The human can now say “move the rocket to the left third” or “make the laptop bigger” before a single pixel is rendered.

For Video: ASCII Storyboard Sequence

For video, produce a series of keyframe ASCII diagrams with timestamps, descriptions, and transition notes.

Prompt: "15-second product demo showing a user dragging
a widget onto a dashboard"

Storyboard:

[0s - 3s] WIDE SHOT: Empty dashboard
┌────────────────────────────────┐
│  Dashboard            [+] [?]  │
│  ┌────┐ ┌────┐ ┌────┐         │
│  │    │ │    │ │    │         │
│  │ .. │ │ .. │ │ .. │         │
│  └────┘ └────┘ └────┘         │
│                                │
│                                │
└────────────────────────────────┘
Camera: Static. Clean dashboard with 3 existing widgets.
Transition: None (opening frame).

[3s - 7s] SIDEBAR OPENS: Widget panel slides in
┌────────────────────────────────┐
│  Dashboard            [+] [?]  │
│ ┌──────┐ ┌────┐ ┌────┐        │
│ │Widget│ │    │ │    │        │
│ │Panel │ │ .. │ │ .. │        │
│ │      │ └────┘ └────┘        │
│ │ [A]  │                      │
│ │ [B]  │   ← cursor here      │
│ │ [C]  │                      │
│ └──────┘                      │
└────────────────────────────────┘
Camera: Static.

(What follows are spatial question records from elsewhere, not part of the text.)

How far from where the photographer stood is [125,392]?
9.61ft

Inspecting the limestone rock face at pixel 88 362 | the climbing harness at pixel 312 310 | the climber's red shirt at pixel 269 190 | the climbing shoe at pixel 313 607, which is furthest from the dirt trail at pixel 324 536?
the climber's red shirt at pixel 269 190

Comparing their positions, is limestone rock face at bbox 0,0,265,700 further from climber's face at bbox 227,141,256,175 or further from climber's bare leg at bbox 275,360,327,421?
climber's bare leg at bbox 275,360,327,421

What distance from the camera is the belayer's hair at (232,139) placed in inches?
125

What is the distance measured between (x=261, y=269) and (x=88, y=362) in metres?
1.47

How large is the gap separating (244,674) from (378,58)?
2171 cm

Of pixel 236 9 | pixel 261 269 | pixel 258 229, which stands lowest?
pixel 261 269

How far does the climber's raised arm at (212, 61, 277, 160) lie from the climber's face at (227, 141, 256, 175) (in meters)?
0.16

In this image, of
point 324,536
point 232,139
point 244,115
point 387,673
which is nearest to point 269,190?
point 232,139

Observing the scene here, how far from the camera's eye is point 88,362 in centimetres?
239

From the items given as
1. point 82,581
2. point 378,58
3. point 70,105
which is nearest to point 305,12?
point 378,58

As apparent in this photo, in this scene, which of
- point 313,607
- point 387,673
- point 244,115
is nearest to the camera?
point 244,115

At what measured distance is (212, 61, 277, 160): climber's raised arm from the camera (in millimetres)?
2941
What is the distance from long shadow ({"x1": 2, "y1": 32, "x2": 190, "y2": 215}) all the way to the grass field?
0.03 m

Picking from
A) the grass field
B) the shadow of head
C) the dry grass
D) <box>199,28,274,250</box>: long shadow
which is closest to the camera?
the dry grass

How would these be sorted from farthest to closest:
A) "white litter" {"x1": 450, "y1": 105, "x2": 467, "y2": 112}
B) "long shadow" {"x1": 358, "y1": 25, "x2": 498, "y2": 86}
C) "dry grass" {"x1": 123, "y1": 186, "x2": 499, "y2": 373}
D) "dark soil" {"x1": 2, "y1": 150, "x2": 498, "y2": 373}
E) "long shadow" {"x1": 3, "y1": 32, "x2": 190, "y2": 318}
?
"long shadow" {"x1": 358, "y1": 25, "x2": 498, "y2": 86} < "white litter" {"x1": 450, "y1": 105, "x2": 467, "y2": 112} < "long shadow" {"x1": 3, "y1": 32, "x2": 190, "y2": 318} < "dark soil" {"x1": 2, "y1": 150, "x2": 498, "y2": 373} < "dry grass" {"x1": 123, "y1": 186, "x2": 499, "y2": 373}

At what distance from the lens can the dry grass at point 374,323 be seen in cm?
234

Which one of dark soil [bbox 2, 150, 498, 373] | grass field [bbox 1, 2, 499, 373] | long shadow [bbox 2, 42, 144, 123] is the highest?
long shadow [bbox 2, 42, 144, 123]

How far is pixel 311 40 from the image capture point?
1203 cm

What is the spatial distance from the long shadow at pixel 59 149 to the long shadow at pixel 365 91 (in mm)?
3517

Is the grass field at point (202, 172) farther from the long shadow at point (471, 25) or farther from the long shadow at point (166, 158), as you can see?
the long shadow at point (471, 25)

Sidebar slides in from left (200ms ease).
Action: Cursor moves to widget [B].

[7s - 12s] DRAG: Widget being dragged into position
┌────────────────────────────────┐
│  Dashboard            [+] [?]  │
│ ┌──────┐ ┌────┐ ┌────┐        │
│ │Widget│ │    │ │    │        │
│ │Panel │ │ .. │ │ .. │        │
│ │      │ └────┘ └────┘        │
│ │ [A]  │     ┌─ ─ ─ ┐         │
│ │      │     │  [B]  │  ← drag │
│ │ [C]  │     └─ ─ ─ ┘         │
│ └──────┘                      │
└────────────────────────────────┘
Camera: Slight zoom to drag area.
Action: Widget [B] follows cursor with drop-shadow.
Ghost outline shows drop target.

[12s - 15s] DROP: Widget snaps into grid
┌────────────────────────────────┐
│  Dashboard            [+] [?]  │
│  ┌────┐ ┌────┐ ┌────┐         │
│  │    │ │    │ │    │         │
│  │ .. │ │ .. │ │ .. │         │
│  └────┘ └────┘ └────┘         │
│  ┌────────────────────┐        │
│  │  Widget B           │        │
│  │  ████████░░░░  75%  │        │
│  └────────────────────┘        │
└────────────────────────────────┘
Camera: Zoom back out to full dashboard.
Action: Widget snaps into grid with spring animation.
Sidebar closes. Success checkmark flashes briefly.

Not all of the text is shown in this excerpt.